Declare @QuantityToDelete int = 1000
SELECT CASE
WHEN ISNUMERIC(@QuantityToDelete)=1
THEN format(cast(@QuantityToDelete as int),'N0')
ELSE @QuantityToDelete
END [Result]
I can get it to work by using the following
SELECT CASE
WHEN ISNUMERIC(@QuantityToDelete)=1
THEN format(cast(@QuantityToDelete as int),'N0')
ELSE cast(@QuantityToDelete as varchar)
END [Result]
Result=1,000
Why doesn't the first example work when the ELSE @QuantityToDelete part of the statement isn't returned?
If I use the below switching the logic condition
SELECT CASE
WHEN ISNUMERIC(@QuantityToDelete)=0
THEN format(cast(@QuantityToDelete as int),'N0')
ELSE @QuantityToDelete
END [Result]
Result=1000
Which is expected, but no error, the case statement still has unmatched return types an nvarchar and an int as in the first example just different logic?
CodePudding user response:
The important point to note is that a case expression returns a single scalar value, and that value has a single data type.
A case expression is fixed, it must evaluate the same and work the same for that query at runtime no matter what data flows through the query - in other words, the result of the case expression cannot be an int for some rows and a string for others.
Remember that the result of a query can be thought of, and used as, as a table - so just like a table where you you define a column as being a specific data type, you cannot have a column where the data type can be different for rows of data.
Therefore with a case expression, SQL Server must determine at compile time what the resulting data type will be, which it does (if necessary) using data type precedence.

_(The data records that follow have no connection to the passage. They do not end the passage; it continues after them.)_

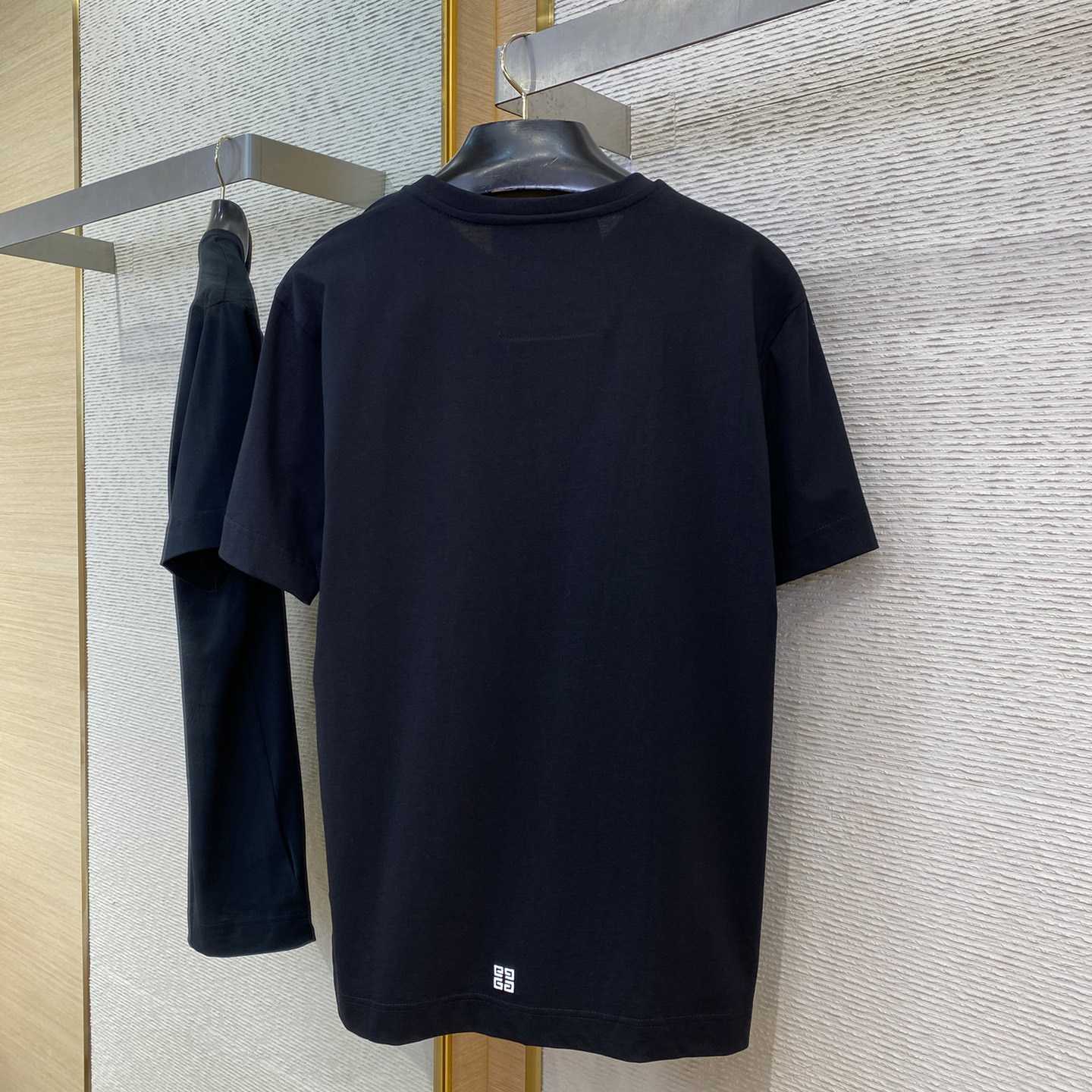 Givenchy Pocket Classic Fit Tee - DesignerGu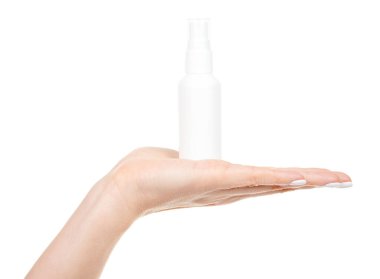 Beyaz plastik elli antiseptik izole edilmiş.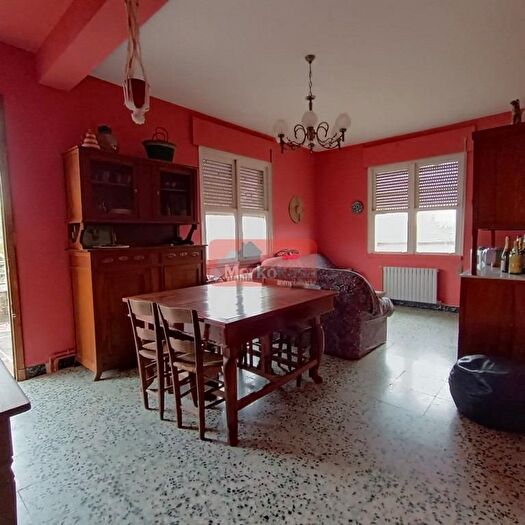 Casas en venta y pisos alquiler - 3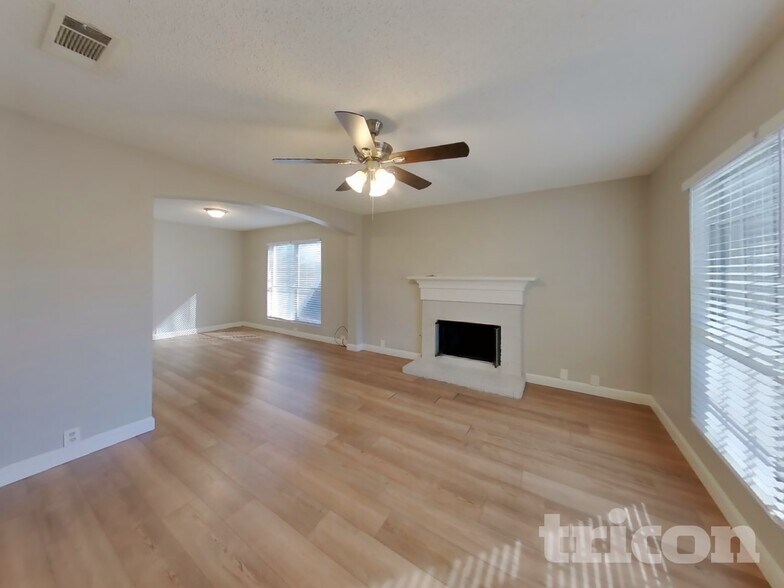 Building Photo - 1204 Shakleford Cir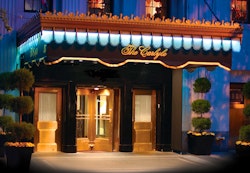 entrance at the carlyle a rosewood hotel
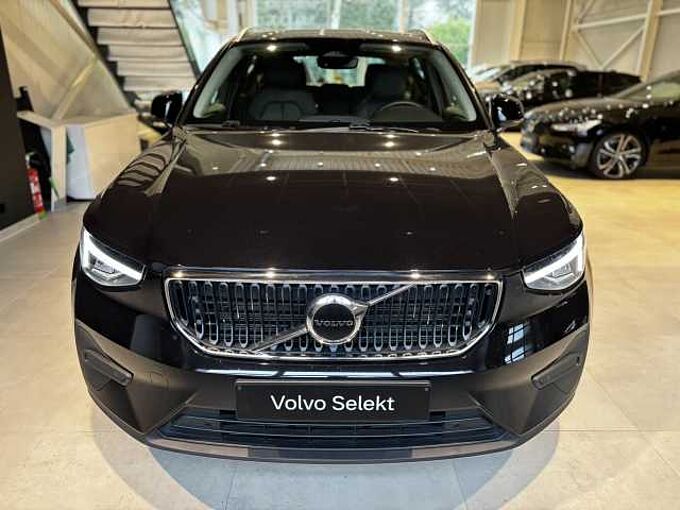 Volvo XC40 Core, B3 Mild hybrid, Benzine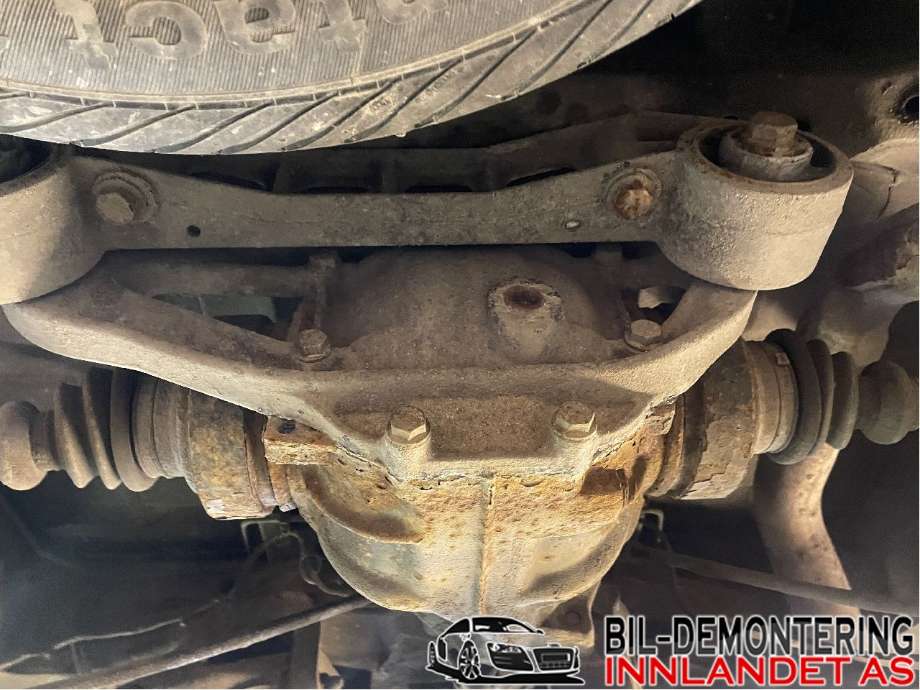 Kardang klokke bak til Mercedes Vito/Viano 2010-2014 (Fase 2) (W639) (W639) (MERCEDES|A 639 350 32 14|)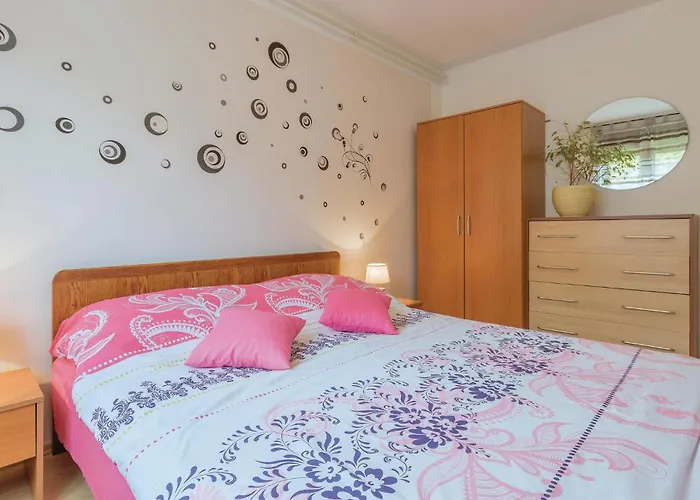 Two-bedroom In 아파트 *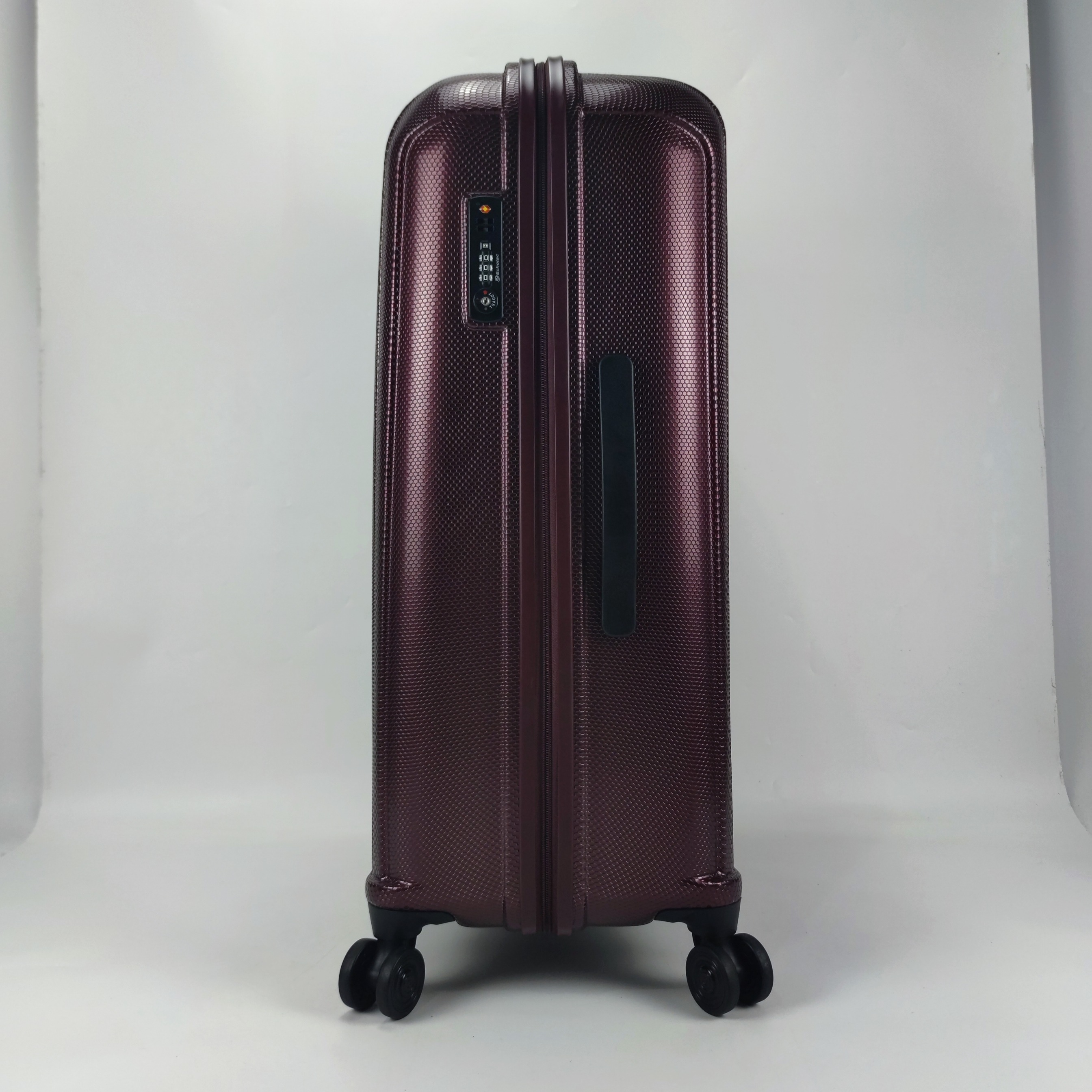Echolac 091A Hardcase Luggage 28 Inch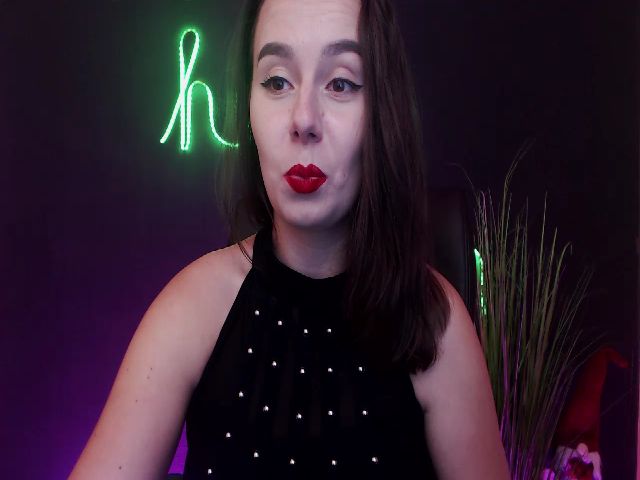 Live sex webcam photo for DinaD #260778537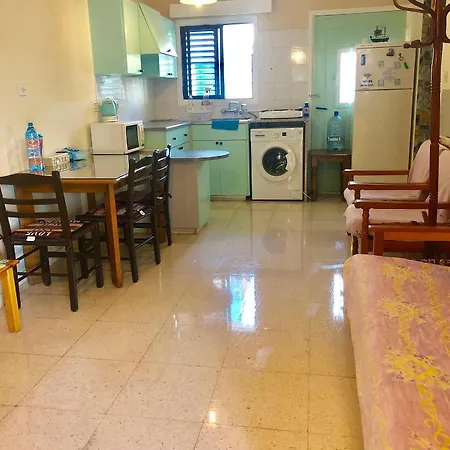Cozy 1-bedroom Apt Near To The Sea And Center Larnaca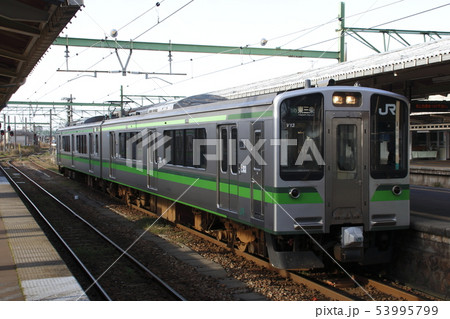 弥彦線E127系(吉田駅) 弥彦線E127系(吉田駅) 53995799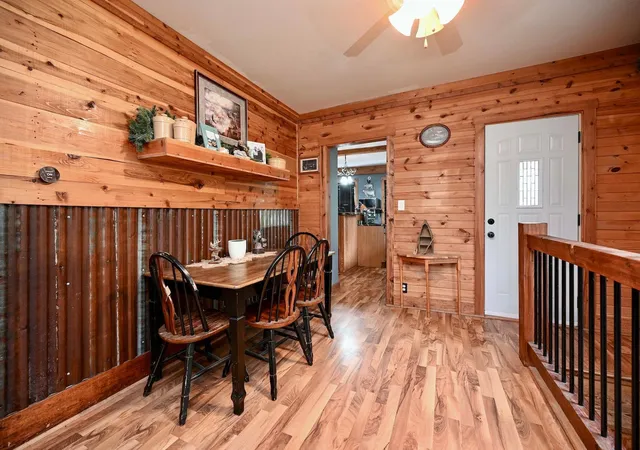 Photo 4 of Single family home for sale at 133 W 16th Street, Cochrane, WI 54622 | MLS# 7153821 | Listing updated on 2026-10-03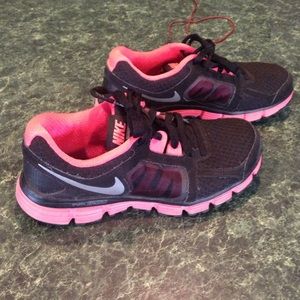 Nike Shoes Black and Neon Pink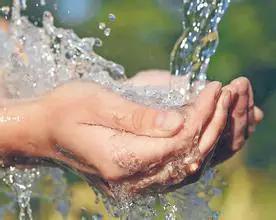 注意 !這樣的手是漏財手,很難發財 希望你不是!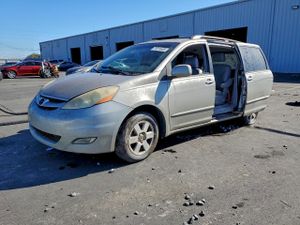 Toyota Sienna XLE 3.5L 6 2008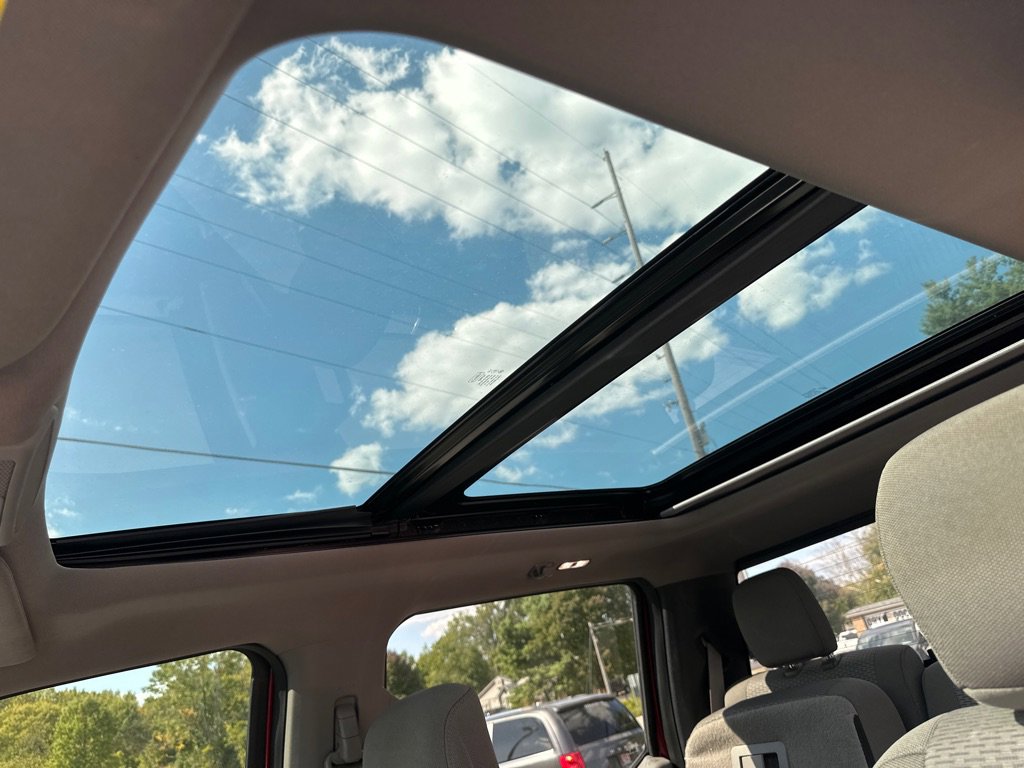 Used 2017 Ford F150 XLT w/ Equipment Group 302A Luxury image 11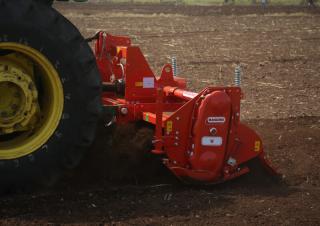 Gradas rotantes Maschio U 230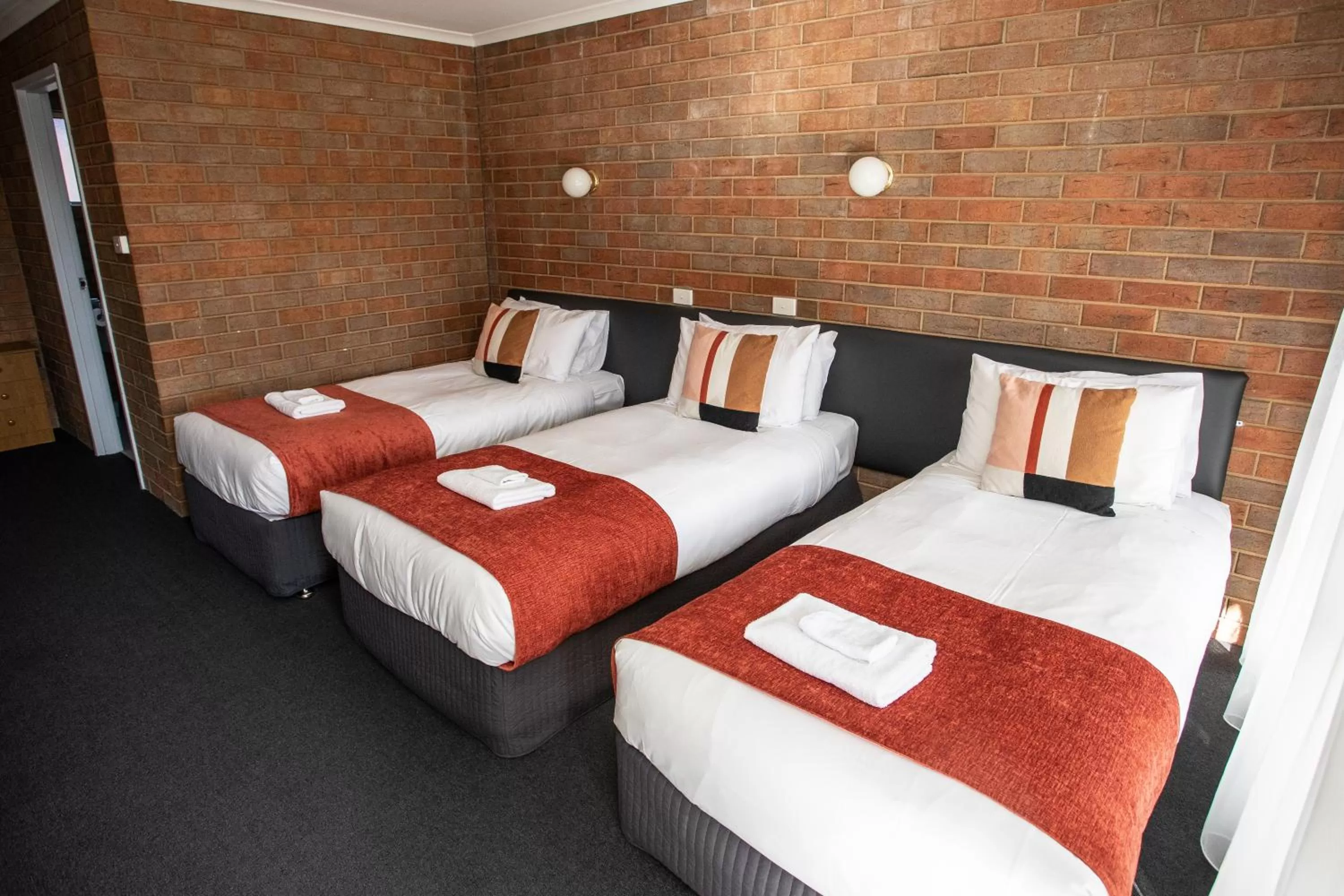 Bed in Moama Motel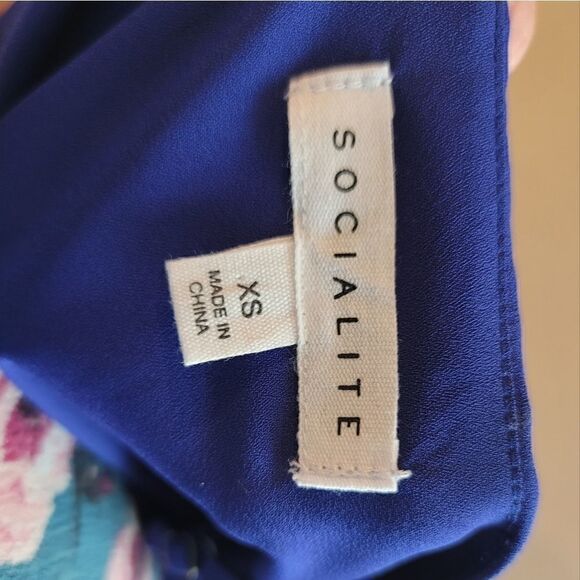 Socialite Tank With Lace Detail - Picture 5 of 6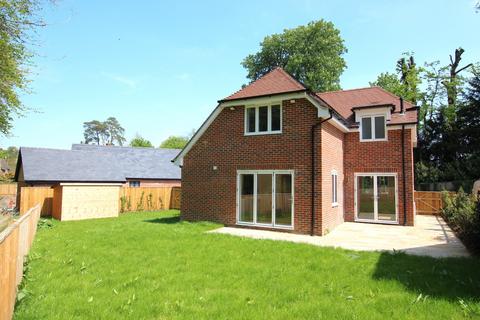 3 bedroom detached house for sale, LYNCH LANE, WEST MEON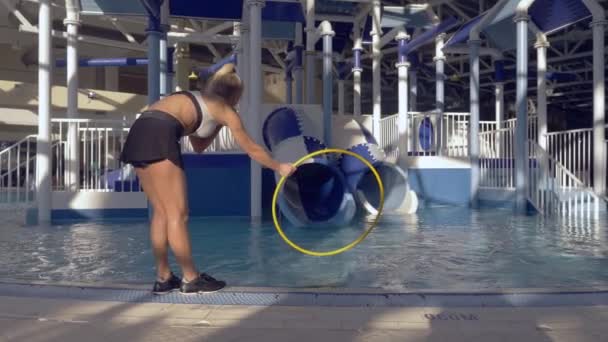 La ragazza, l'allenatore di nuoto, conduce l'allenamento in piscina con i bambini. 4k, rallentatore — Video Stock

If the case expression has different data types returned in different execution paths then it will attempt to implicitly cast them to the type with the highest precedence.
Hence your case expression that attempts to return two different data types fails because it's trying to return both a nvarchar and int and SQL Server is implicitly casting the nvarchar value to an int - and failing.
The second one works because you are controlling the casting and both paths result in the same varchar data type which works fine.
Also note that when defining a varchar it's good practice to define its length also, you can easily get complacent as it works here because the default length is 30 when casting however the default is 1 otherwise.